Image-linked spatial questions

::::

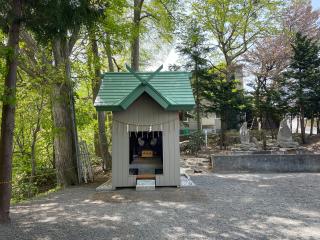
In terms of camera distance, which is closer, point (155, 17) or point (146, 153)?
point (146, 153)

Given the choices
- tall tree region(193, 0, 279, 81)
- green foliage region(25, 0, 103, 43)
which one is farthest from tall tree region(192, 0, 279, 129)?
green foliage region(25, 0, 103, 43)

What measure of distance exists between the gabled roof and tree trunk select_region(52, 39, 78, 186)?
1.59 meters

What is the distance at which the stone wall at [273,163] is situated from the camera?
10.4 metres

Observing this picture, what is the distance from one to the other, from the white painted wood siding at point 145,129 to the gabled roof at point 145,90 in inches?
16.7

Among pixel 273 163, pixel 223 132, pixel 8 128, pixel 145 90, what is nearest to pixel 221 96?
pixel 223 132

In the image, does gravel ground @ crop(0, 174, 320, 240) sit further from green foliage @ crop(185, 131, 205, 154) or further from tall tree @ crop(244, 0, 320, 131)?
tall tree @ crop(244, 0, 320, 131)

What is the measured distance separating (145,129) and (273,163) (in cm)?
566

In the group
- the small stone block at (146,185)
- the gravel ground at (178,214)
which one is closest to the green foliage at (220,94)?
the gravel ground at (178,214)

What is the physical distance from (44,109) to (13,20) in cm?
601

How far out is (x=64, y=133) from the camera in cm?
928

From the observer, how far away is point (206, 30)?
20.6 metres

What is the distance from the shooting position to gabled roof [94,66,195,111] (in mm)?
7633

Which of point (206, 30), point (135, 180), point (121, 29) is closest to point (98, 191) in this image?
point (135, 180)

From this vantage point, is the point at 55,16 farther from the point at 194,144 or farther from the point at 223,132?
the point at 223,132
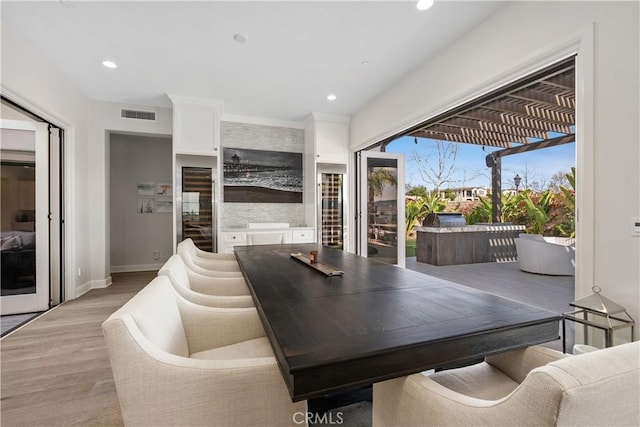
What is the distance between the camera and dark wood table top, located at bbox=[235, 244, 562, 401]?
790mm

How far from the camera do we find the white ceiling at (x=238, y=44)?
2.38 metres

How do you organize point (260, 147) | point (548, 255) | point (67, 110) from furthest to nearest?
1. point (260, 147)
2. point (548, 255)
3. point (67, 110)

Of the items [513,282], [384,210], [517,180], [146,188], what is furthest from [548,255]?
[146,188]

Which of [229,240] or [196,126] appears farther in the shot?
[229,240]

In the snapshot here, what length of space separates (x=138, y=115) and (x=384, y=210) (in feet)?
14.4

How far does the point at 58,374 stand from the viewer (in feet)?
6.72

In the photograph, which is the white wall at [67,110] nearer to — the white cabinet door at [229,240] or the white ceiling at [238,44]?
the white ceiling at [238,44]

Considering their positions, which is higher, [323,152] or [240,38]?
[240,38]

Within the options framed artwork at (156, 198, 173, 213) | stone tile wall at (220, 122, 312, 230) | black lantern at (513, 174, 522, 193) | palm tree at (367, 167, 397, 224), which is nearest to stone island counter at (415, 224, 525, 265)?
black lantern at (513, 174, 522, 193)

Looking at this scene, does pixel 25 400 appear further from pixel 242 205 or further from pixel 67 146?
pixel 242 205

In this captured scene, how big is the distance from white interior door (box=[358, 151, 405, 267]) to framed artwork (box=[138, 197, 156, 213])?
4.15 m

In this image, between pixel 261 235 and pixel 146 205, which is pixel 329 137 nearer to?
pixel 261 235

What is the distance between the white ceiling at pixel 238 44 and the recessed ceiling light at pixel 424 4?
0.08 m

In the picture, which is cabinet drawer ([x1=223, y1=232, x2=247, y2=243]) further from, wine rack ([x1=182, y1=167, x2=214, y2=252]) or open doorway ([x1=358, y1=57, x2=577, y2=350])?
open doorway ([x1=358, y1=57, x2=577, y2=350])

::::

Pick out every line in the records that contains the string "crop", and copy each of those lines.

- WRITTEN ANSWER:
In the image, does gravel ground @ crop(0, 174, 320, 240) sit further from green foliage @ crop(185, 131, 205, 154) or further from tall tree @ crop(244, 0, 320, 131)?
tall tree @ crop(244, 0, 320, 131)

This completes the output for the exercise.